**Extrait du texte:**
┌──

Lors du sommet du dialogue de Manama la semaine dernière, j’ai été frappée par des déclarations inhabituellement alarmistes de la part de responsables occidentaux concernant la menace géopolitique que pose l’Iran.
Il conviendrait de s’attarder sur les propos de la présidente de la Commission européenne, Ursula von der Leyen. Elle déclare: «Plusieurs pays du Golfe mettent en garde depuis des années contre le risque que l’Iran approvisionne des États parias du monde entier en drones. Il nous a fallu trop de temps pour comprendre un fait pourtant très simple: pendant que nous œuvrons à empêcher l’Iran de développer des armes nucléaires, nous devons également nous concentrer sur d’autres formes de prolifération d’armes – des drones aux missiles balistiques. C’est un risque pour la sécurité, non seulement du Moyen-Orient, mais de nous tous.»
Ces propos remarquables reconnaissent tacitement que l’Occident a systématiquement choisi d’ignorer les avertissements concernant les programmes iraniens de missiles balistiques et de drones, ainsi que la menace posée par les armées paramilitaires régionales parrainées par l’Iran.
Ce qui a changé, ces dernières semaines, c’est que des drones et des missiles iraniens ont été utilisés pour anéantir les installations électriques et les infrastructures civiles d’un État européen, l’Ukraine. Outre les importantes pertes humaines, des dizaines de millions de personnes risquent de se retrouver sans chauffage ni électricité pendant la période hivernale. Il s’agit là d’une conséquence directe des programmes d’armement iraniens.
Comme l’a rappelé le sous-secrétaire d’État américain à la Défense, Colin Kahl, à Bahreïn: les activités nucléaires de l’Iran sont désormais «à leur stade le plus avancé». Téhéran a été autorisé à constituer son arsenal et à le distribuer à ses mandataires «malgré des années de sanctions». Des drones et des missiles iraniens ont été utilisés pour attaquer des navires du Golfe ces derniers jours, notamment des frappes de missiles contre un pétrolier dans le golfe d’Oman.
Des centaines de missiles de fabrication iranienne ont attaqué des cibles économiques et civiles dans toute la péninsule Arabique. Les munitions et les milices iraniennes ont tué des dizaines de milliers de Yéménites et de Syriens innocents.
Ursula Von der Leyen avertit que l’Iran et la Russie sapent conjointement les règles de l’ordre mondial, ajoutant: «Où se situent les limites, si ces actions ne sont pas contestées? L’Histoire montre qu’il s’agit d’une recette pour la guerre perpétuelle. C’est une recette pour les courses aux armements et la prolifération d’armes de destruction massive.»

└──

**Données fournies:**
┌──

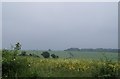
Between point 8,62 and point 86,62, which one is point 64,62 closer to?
point 86,62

└──

**Consignes:**
A - D'après le texte sur la menace iranienne, quel type de navire a été visé par des frappes de missiles dans le golfe d'Oman ?
B - Résumez en deux phrases le texte sur la menace iranienne.
C - Reprenez le texte sur la menace iranienne à la suite de sa dernière phrase.
Le matériel fourni n'est d'aucune utilité ici.

**Corrigé des exercices:**
A - Un pétrolier.

B - Au sommet du dialogue de Manama, des responsables occidentaux comme Ursula von der Leyen ont admis que l'Occident avait mis trop de temps à comprendre le danger des programmes iraniens de drones et de missiles balistiques, au-delà de la question nucléaire. Ces armes ont servi à détruire des infrastructures civiles en Ukraine et à frapper des navires du Golfe et des cibles dans la péninsule Arabique, et Ursula von der Leyen avertit que l'Iran et la Russie sapent ensemble les règles de l'ordre mondial.

C -
«Nous avons le droit de savoir si l’Occident possède ou non une véritable stratégie pour faire face à Téhéran.» - Baria Alamuddin
L’Iran possède de loin les programmes de drones, de missiles balistiques et de croisière les plus importants de la région. Les experts craignent que les leçons que l'Iran tire de l'utilisation de ces armes contre des civils en Ukraine ne lui permettent d'accroître leur précision et leur pouvoir meurtrier.
À Bahreïn, le responsable du Conseil de sécurité nationale des États-Unis, Brett McGurk, décrit un «changement radical dans la manière dont le monde perçoit l’Iran» ces dernières semaines. «Les armes fournies par l’Iran menacent toute la région», déclare le ministre britannique des Affaires étrangères, James Cleverly, lors du sommet de Manama, comme s’il révélait une vérité cachée que son gouvernement venait tout juste de découvrir. Il ajoute: «Le régime a vendu à la Russie des drones armés qui tuent des civils en Ukraine.» Un bon point pour avoir énoncé l’évidence, mais quelles en seront les conséquences pour le régime théocratique de Téhéran? Sans critiquer pour le simple plaisir de critiquer, nous avons le droit de savoir si l’Occident possède ou non une véritable stratégie pour faire face à Téhéran.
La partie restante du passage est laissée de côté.